During the 2015 World Summit on the Information Society (WSIS) Forum in Geneva, convened under the auspices of the United Nations, governments underscored the importance of information and communication technologies (ICTs) as engines for economic growth and as crucial elements of the post-2015 UN Sustainable Development Goals, reports Barbara Wanner, USCIB’s vice president for ICT policy.
Further enriching the forum’s discussions, USCIB member companies such as Intel, Microsoft, Oracle, Verizon, The Walt Disney Company, and Wiley Rein made important contributions to both plenary sessions and workshops on topics as diverse as privacy and security, child online and digital citizenship, empowering women to innovate, and innovation in accessibility technologies.
Government officials, business leaders and members of civil society and the technical community assembled in Geneva from May 25 to 29 for the WSIS stock-taking meetings to review a decade-long progress on promoting the use of Information and Communications Technologies (ICTs) as engines of economic and social development. The forum was hosted by the UN’s International Telecommunications Union (ITU), together with co-organizers UNESCO, UNCTAD and UNDP.
A recurring theme in speakers’ remarks throughout the week was the importance of broadening awareness about the indispensable role played by ICTs in realizing the post-2015 SDGs.
“ICTs are cited in only four of the 17 sustainable development goals,” ITU Secretary General Houlin Zhao noted in launching a special high-level session on May 26, suggesting that this is not a proper reflection of their developmental potential. “ICTs are a catalyst and enabler in development; they support capacity building efforts in areas as diverse as health, gender equality and sustainable farming,” Zhao said.
“This year’s forum, which marks the tenth anniversary of WSIS, was especially important because the UN General Assembly will evaluate its progress and decide its future at a special High-Level Meeting that likely will be held during the week of December 14,” said Wanner. “Virtually all speakers therefore sought to highlight the developmental value of the WSIS process.”

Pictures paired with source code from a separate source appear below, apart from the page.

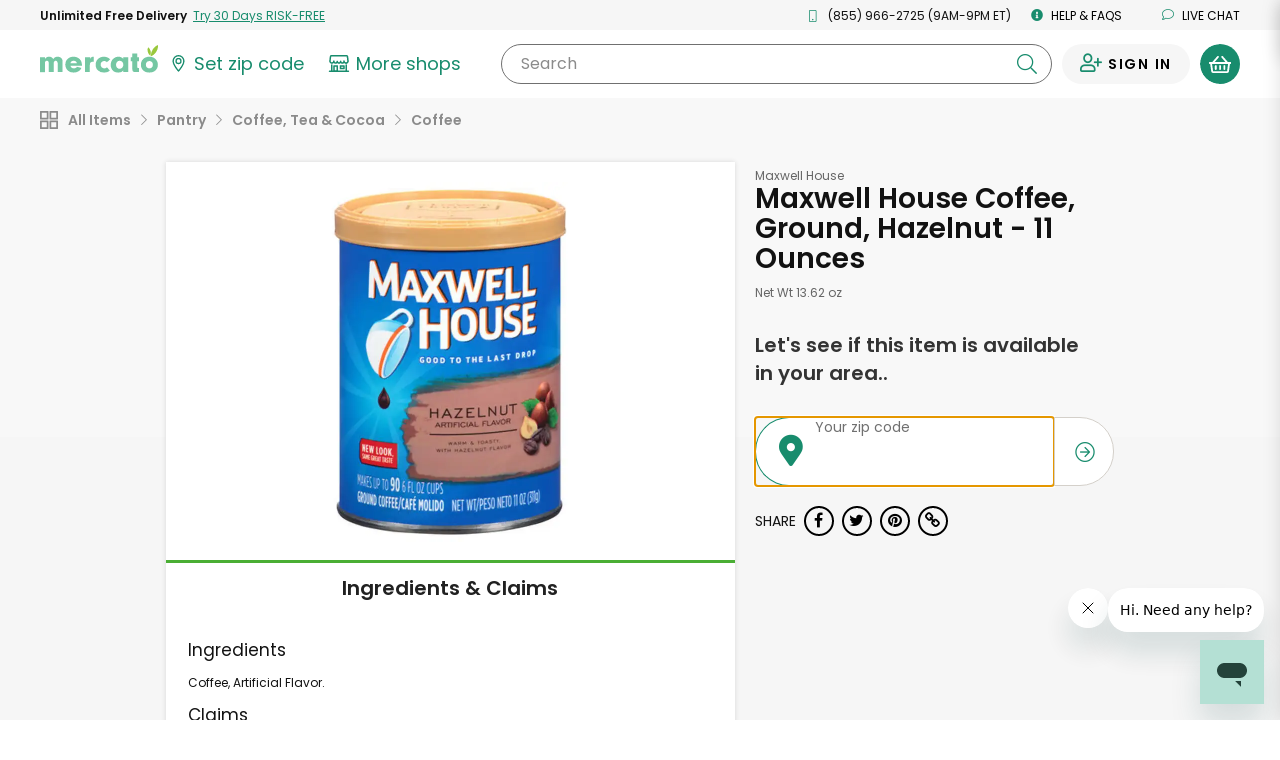

--- FILE ---
content_type: application/javascript
request_url: https://dye1fo42o13sl.cloudfront.net/static/builds/20260130195143_1a0ff116/scripts-built/polyfill/ObjectAssign.js
body_size: 220
content:
"function"!=typeof Object.assign&&Object.defineProperty(Object,"assign",{value:function(e,t){"use strict";if(null===e||void 0===e)throw new TypeError("Cannot convert undefined or null to object");for(var n=Object(e),r=1;r<arguments.length;r++){var o=arguments[r];if(null!==o&&void 0!==o)for(var i in o)Object.prototype.hasOwnProperty.call(o,i)&&(n[i]=o[i])}return n},writable:!0,configurable:!0});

Other themes included the importance of business investment as an impetus for developing new technologies, the need for all stakeholders to be involved Internet governance, renewing the mandate of the Internet Governance Forum as a neutral space for exchanging best practices and capacity-building expertise, and the use of ICTs to empower youth and achieve gender equality.
Addressing a high-level dialogue on gender empowerment, USCIB Member Cheryl Miller (Verizon) described digital gender empowerment as “a community issue, not just a man’s or a woman’s issue.” Miller also shared the success of Verizon’s “Tech Girls” initiative, which brings to the United States young women from Africa and the Middle East to learn coding as well as shadow senior executives at Verizon.
Speaking on the same panel, Paul Mitchell (Microsoft) elaborated on various initiatives Microsoft has undertaken to close the digital gender gap. Digi Girls, for example, teaches High School-aged girls how to do podcasts, create web pages, and so forth. Microsoft recognizes that increasing women in technology and computing has the potential to greatly improve the design of products and services, he said.
On the subject of leveraging ICTs to empower youth, Ellen Blackler (The Walt Disney Company) explored Disney’s investment in entertainment products designed to develop critical thinking skills that the younger generation will need for future success as a productive contributors to the digital economy. Disney recognizes that the Internet “is essential to everything going forward [so that] the biggest risk is that kids will not have the [requisite] digital skills,” she said.
Business plays a central role in harnessing ICTs for economic and social development. USCIB’s ICT Policy Committee Vice Chair Joseph Alhadeff (Oracle), who delivered a policy statement on behalf of ICC-BASIS, highlighted how business investment has served as an important impetus for economic growth and development of technologies benefitting society. For this reason, we must have a policy environment that enables emerging economies to tap the developmental potential of emerging technologies such as cloud computing, Big Data, and the Internet of Things, he urged.